PROVIDED DATA

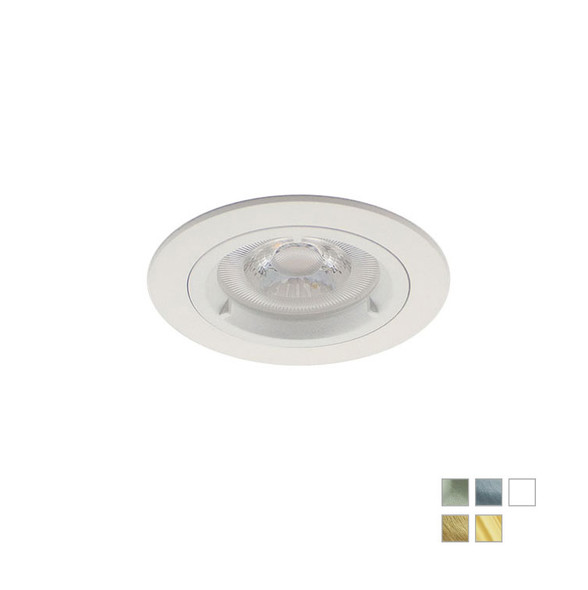 Fixed Non Fire Rated GU10 Downlight Steel Body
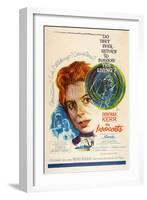 The Innocents Art: Center: Deborah Kerr, 1961-null-Framed Art Print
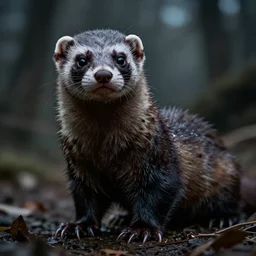 ferret demogorgon, horror, unsettling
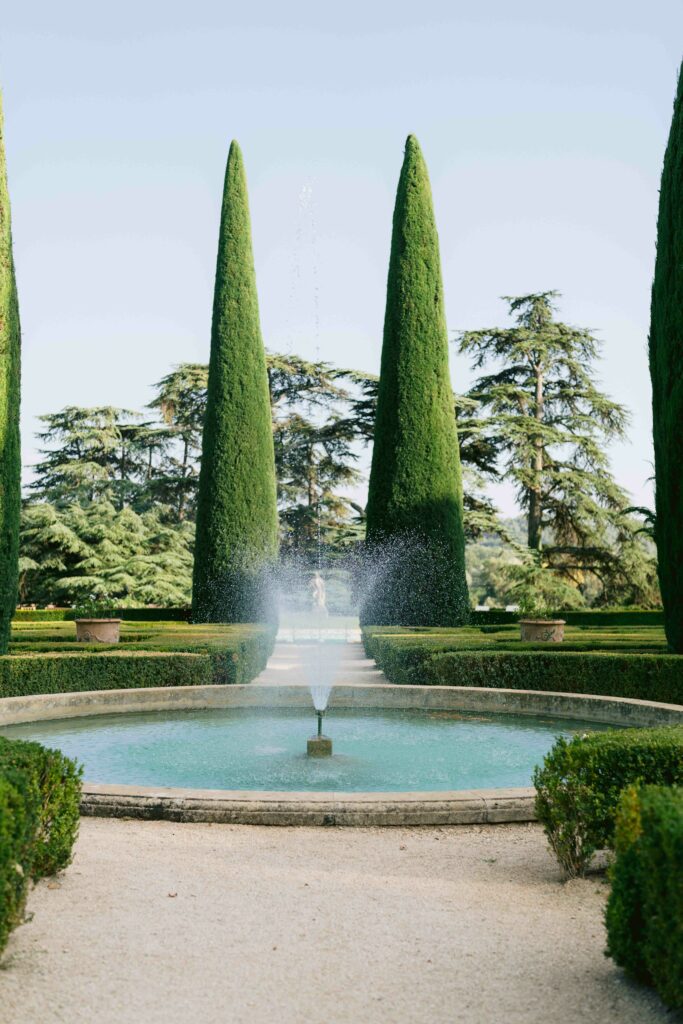 mariage chateau de sannes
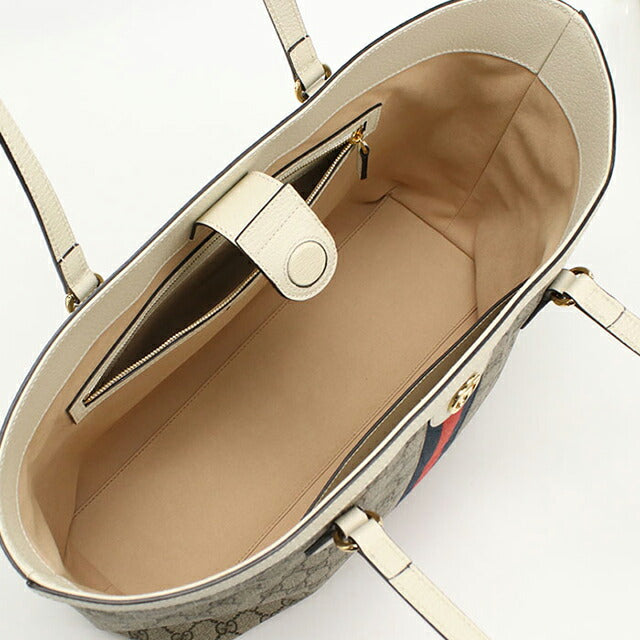 GUCCI 手提包女士品牌 GUCCI OPHIDIA 631685 米色 GUC631685021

WHAT TO DO
Reproduce every line of the records above verbatim, leaving out the pictures and keeping only the accompanying text.

ANSWER FOR THIS EXERCISE
 Fixed Non Fire Rated GU10 Downlight Steel Body
 The Innocents Art: Center: Deborah Kerr, 1961-null-Framed Art Print
 ferret demogorgon, horror, unsettling
 mariage chateau de sannes
 GUCCI 手提包女士品牌 GUCCI OPHIDIA 631685 米色 GUC631685021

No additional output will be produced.